Wiz reports that it has a deep understanding of the speed at which cloud-based threats develop, and claims its platform is widely used by both security and engineering teams at large enterprises. Wiz IR is built to translate this experience into incident response, supporting teams as they identify, contain, and recover from attacks targeting cloud-based systems.
Expertise in cloud security
The Wiz IR team comprises specialists with hands-on experience handling cloud-related incidents, ranging from Kubernetes forensic analysis to examining AI-driven threats. This knowledge is backed by research which, according to the company, includes identifying vulnerabilities such as a public DeepSeek database leak, unauthenticated remote code execution in Ingress NGINX, and a vulnerability chain in NVIDIA's Triton Inference Server.

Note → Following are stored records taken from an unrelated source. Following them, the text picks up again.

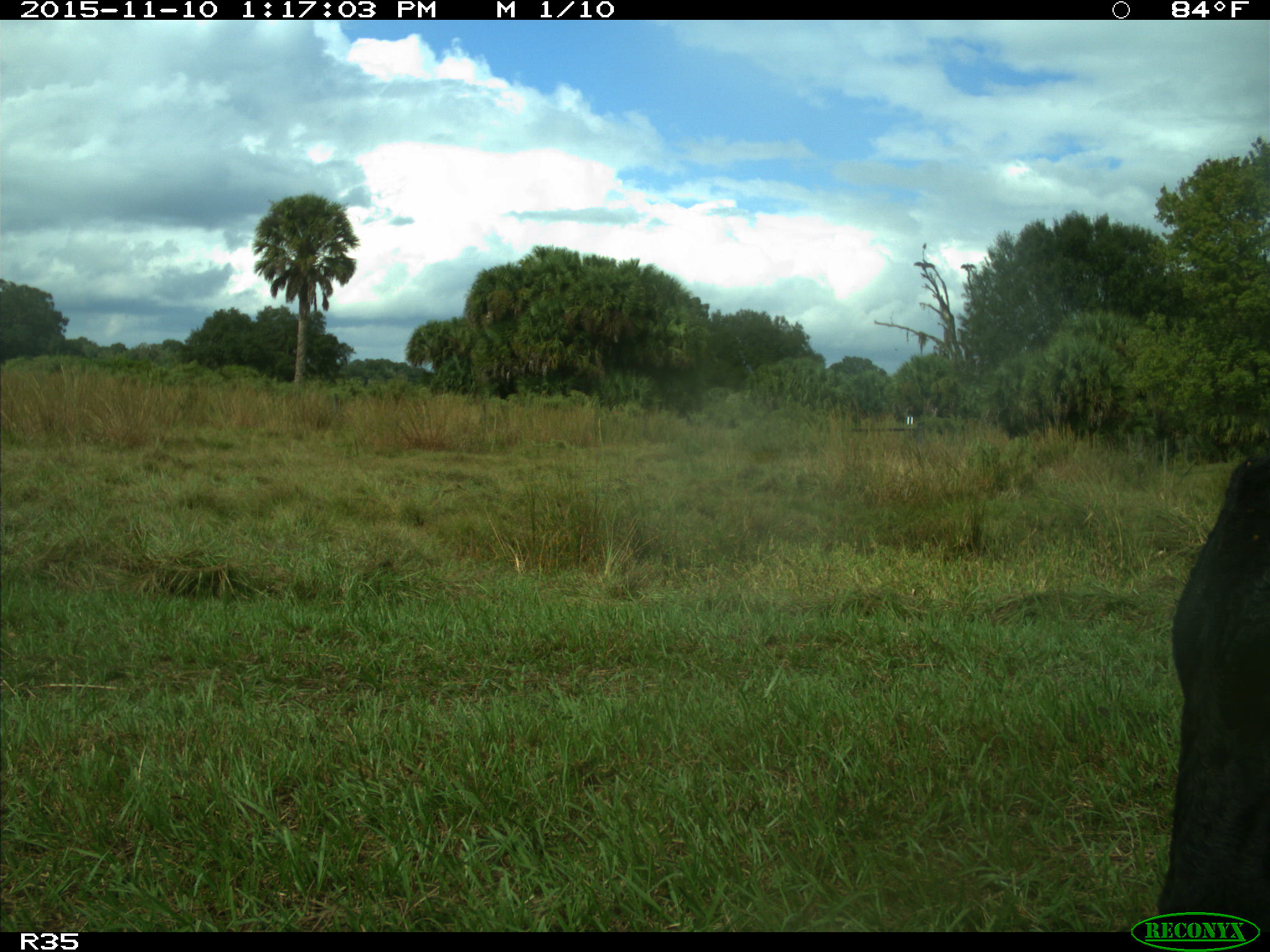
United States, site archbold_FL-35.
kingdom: Animalia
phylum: Chordata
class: Mammalia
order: Artiodactyla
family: Bovidae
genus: Bos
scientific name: Bos taurus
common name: domestic cow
Bos taurus (domestic cow).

Wiz states these discoveries have affected how the wider industry approaches modern cloud security risks.
Wiz IR builds on existing components of the Wiz platform, including Wiz Defend, a cloud-native threat detection and response tool, and Wiz Runtime Sensor, which provides real-time threat monitoring for a variety of environments. With the context provided by Wiz Security Graph, the company said it aims to reduce response times during incidents and help limit the potential impact.
Incident response process
According to the company, Wiz IR offers support at each stage of the incident response cycle. This includes intake and scoping, where Wiz helps clients differentiate between real incidents and false positives and map out the potential extent of an attack, using context from the client's own environment. During forensic investigation, Wiz's specialists determine the scope and timeline of a breach using both cloud and runtime data.
As incidents unfold, Wiz IR recommends containment and remediation actions, aiming to stop attacker activity and strengthen defences. Ongoing incident monitoring is also provided, with Wiz promising to remain engaged during incidents in order to detect any related malicious activities that emerge after initial containment.
Wiz's service also covers incident management at a strategic level. The platform is intended to keep response teams aligned and management informed with regular updates and guidance, supporting risk management and business continuity during and after an incident.
Availability and aims
Wiz IR is currently in public preview and available to organisations facing potential cloud security issues. The company said this launch is the first phase of a broader plan to assist teams not only in detecting threats but also in providing effective support during active incidents.
The launch follows Wiz's continued focus on cloud security solutions for high-profile enterprises, with the company indicating that it is trusted by over 50 percent of Fortune 100 organisations and enterprise customers in multiple sectors.